**What you are asked to do**
Among the entries that follow, find every line with the word "trap" and copy it.

**Entries provided**
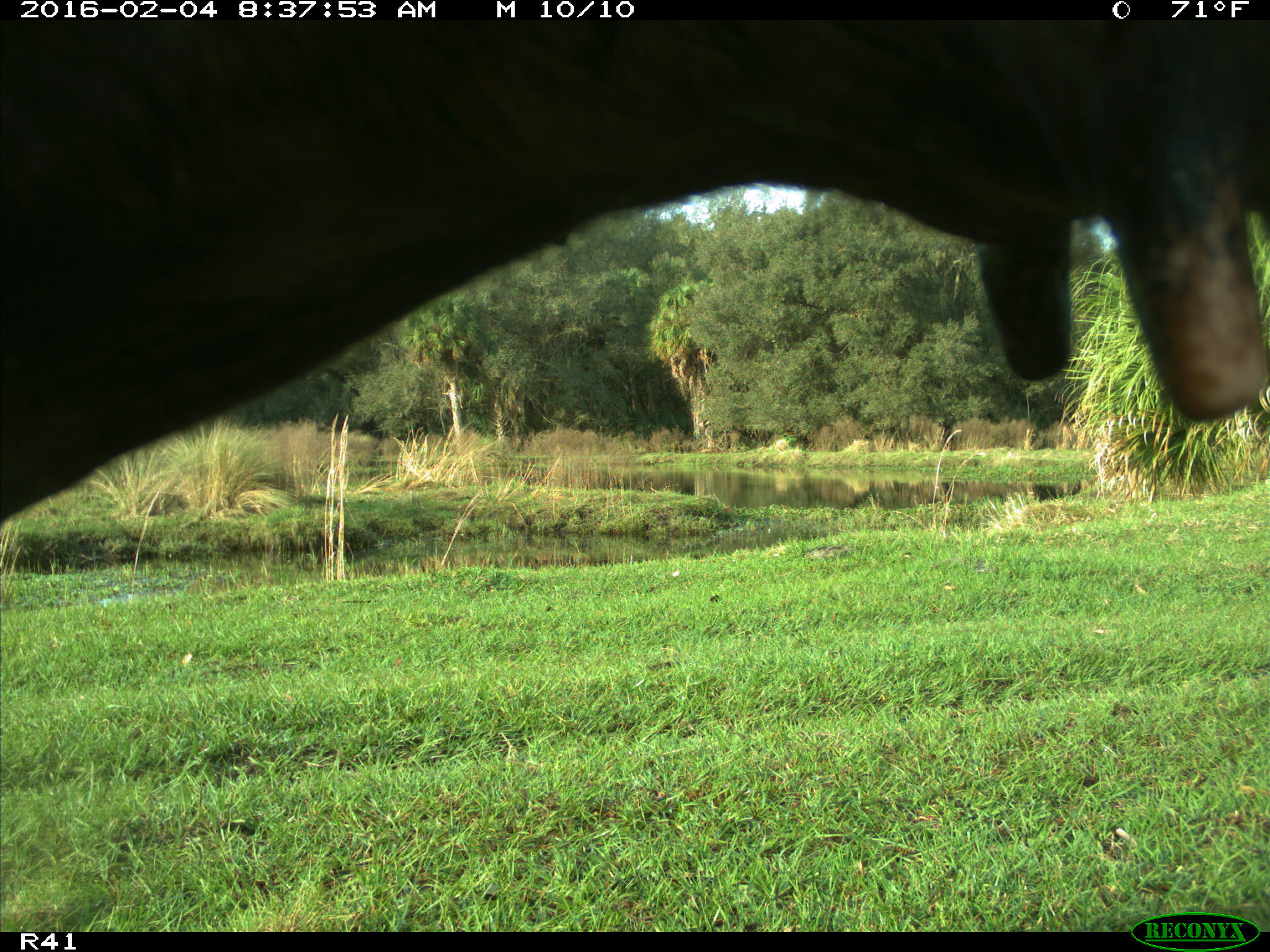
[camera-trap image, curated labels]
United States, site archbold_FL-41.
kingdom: Animalia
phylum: Chordata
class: Mammalia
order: Artiodactyla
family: Bovidae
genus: Bos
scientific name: Bos taurus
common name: domestic cow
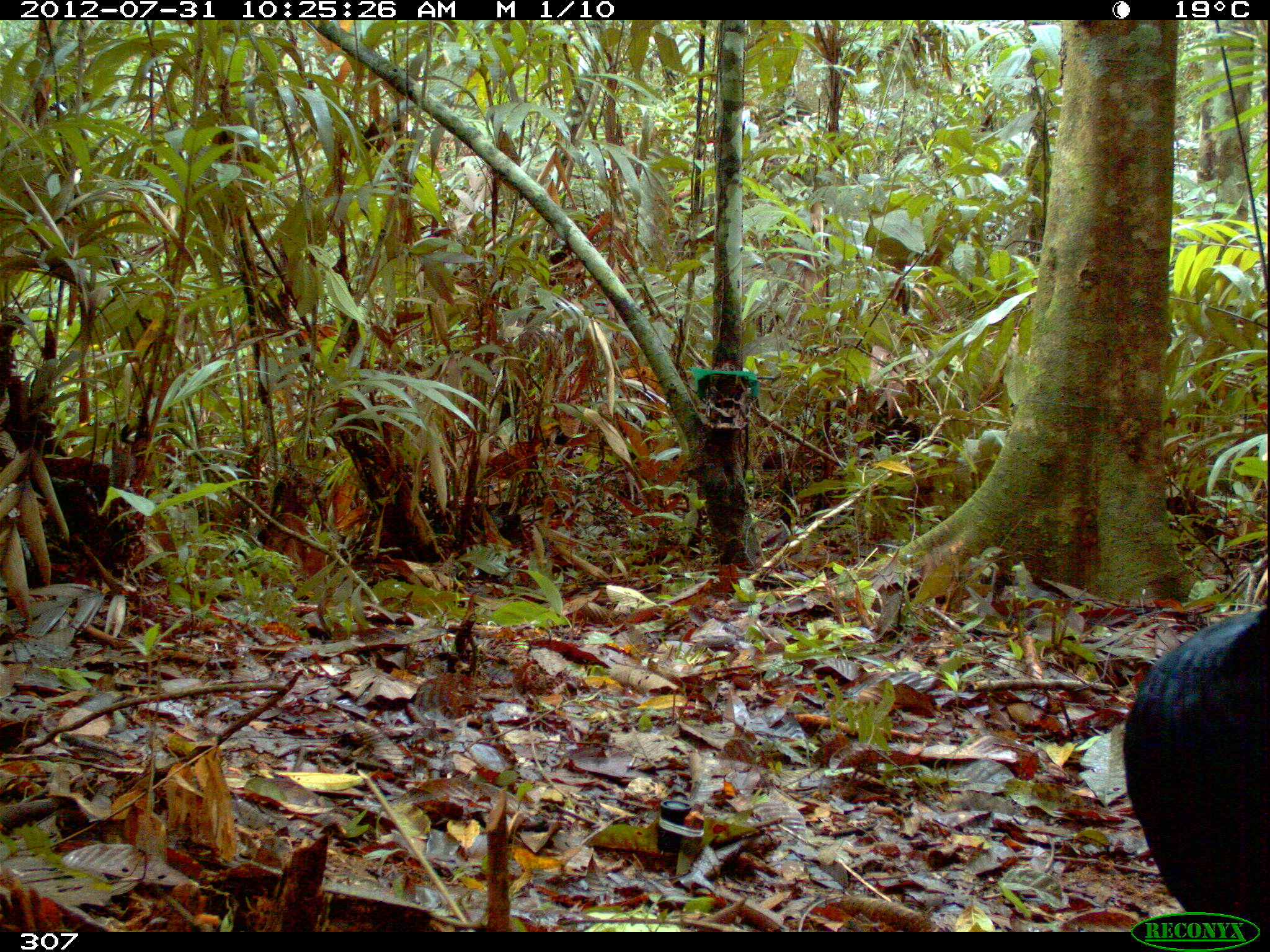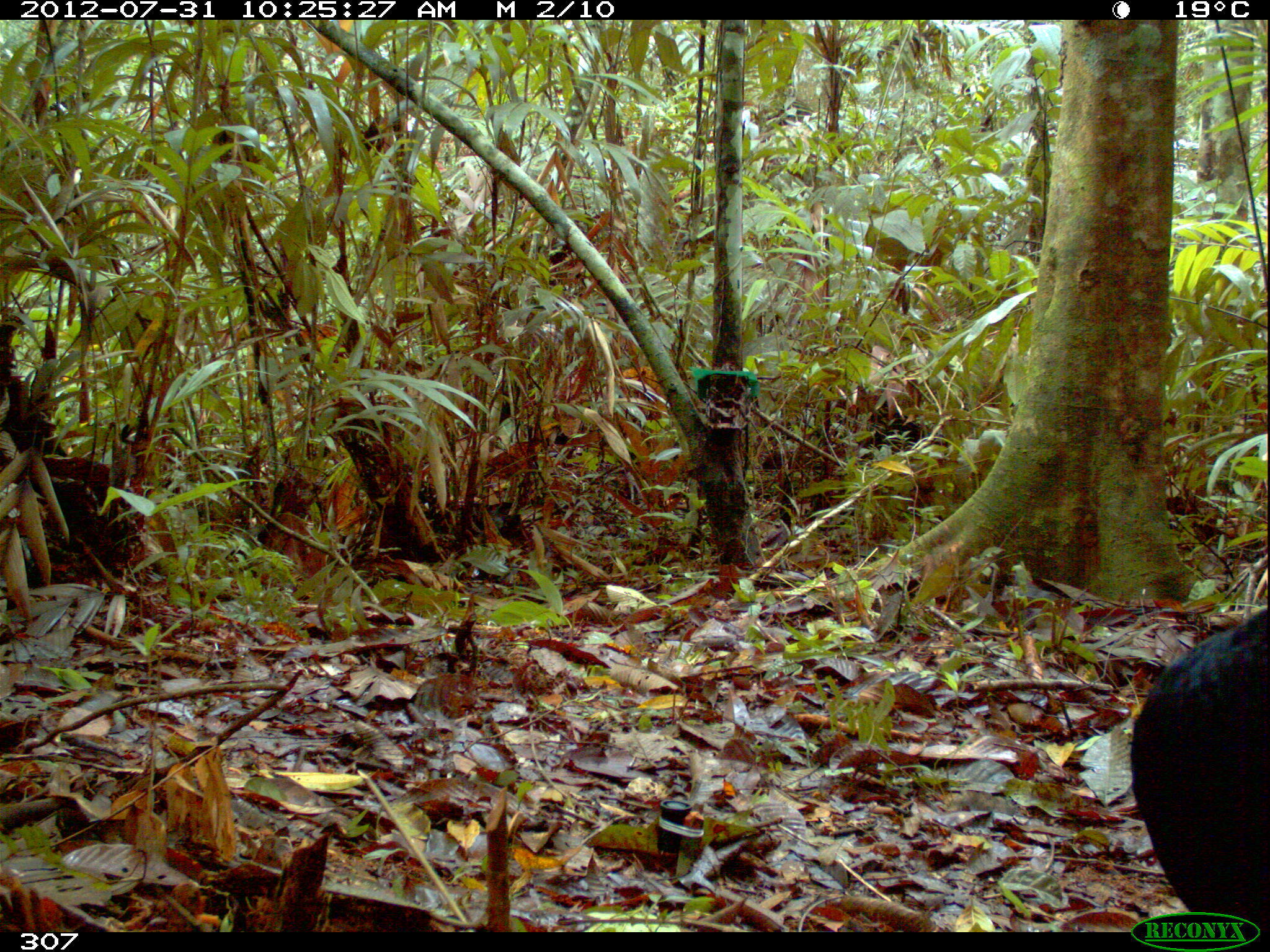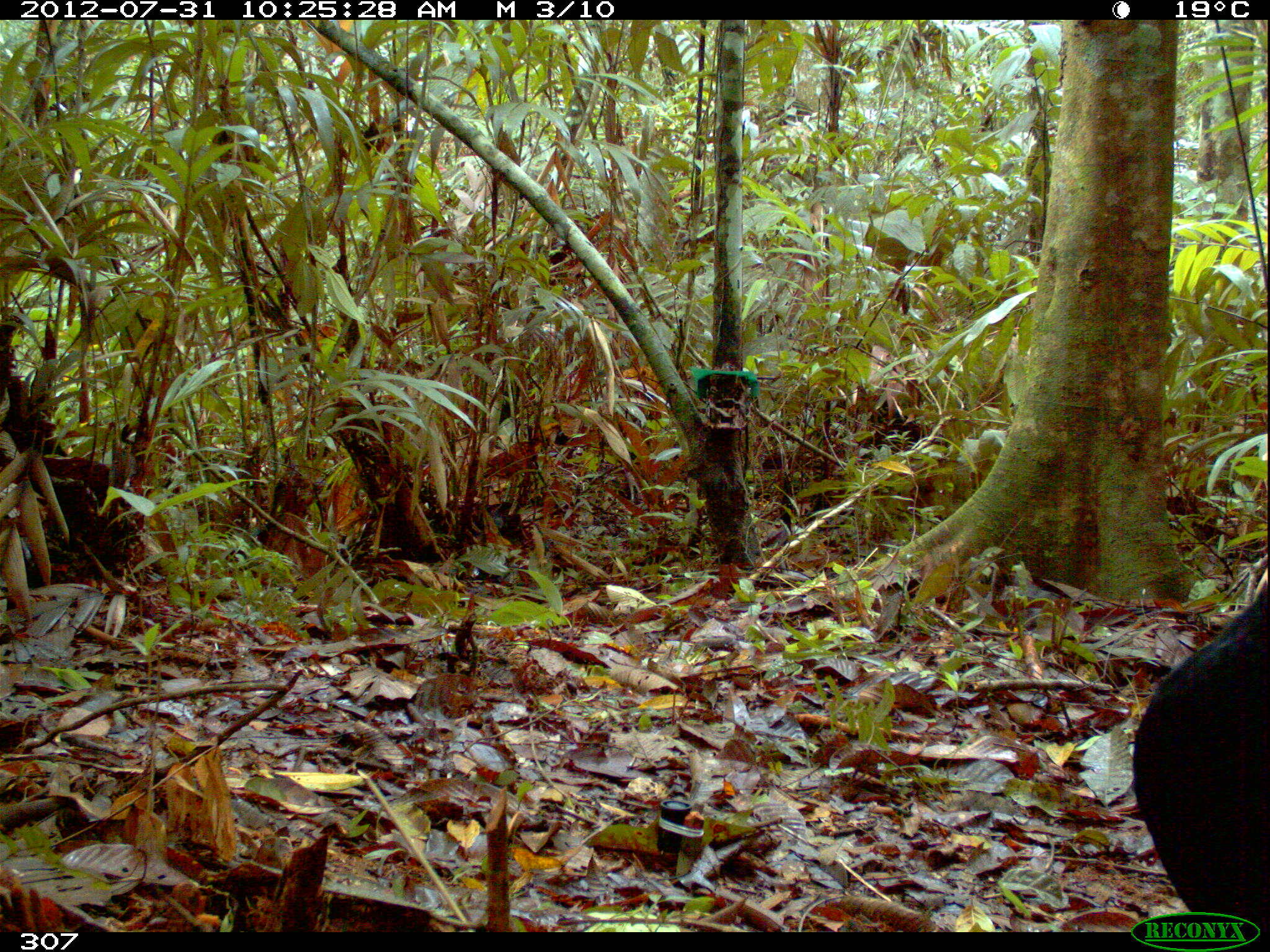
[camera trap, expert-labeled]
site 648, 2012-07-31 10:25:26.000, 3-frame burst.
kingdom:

**Answer for this exercise**
[camera-trap image, curated labels]
[camera trap, expert-labeled]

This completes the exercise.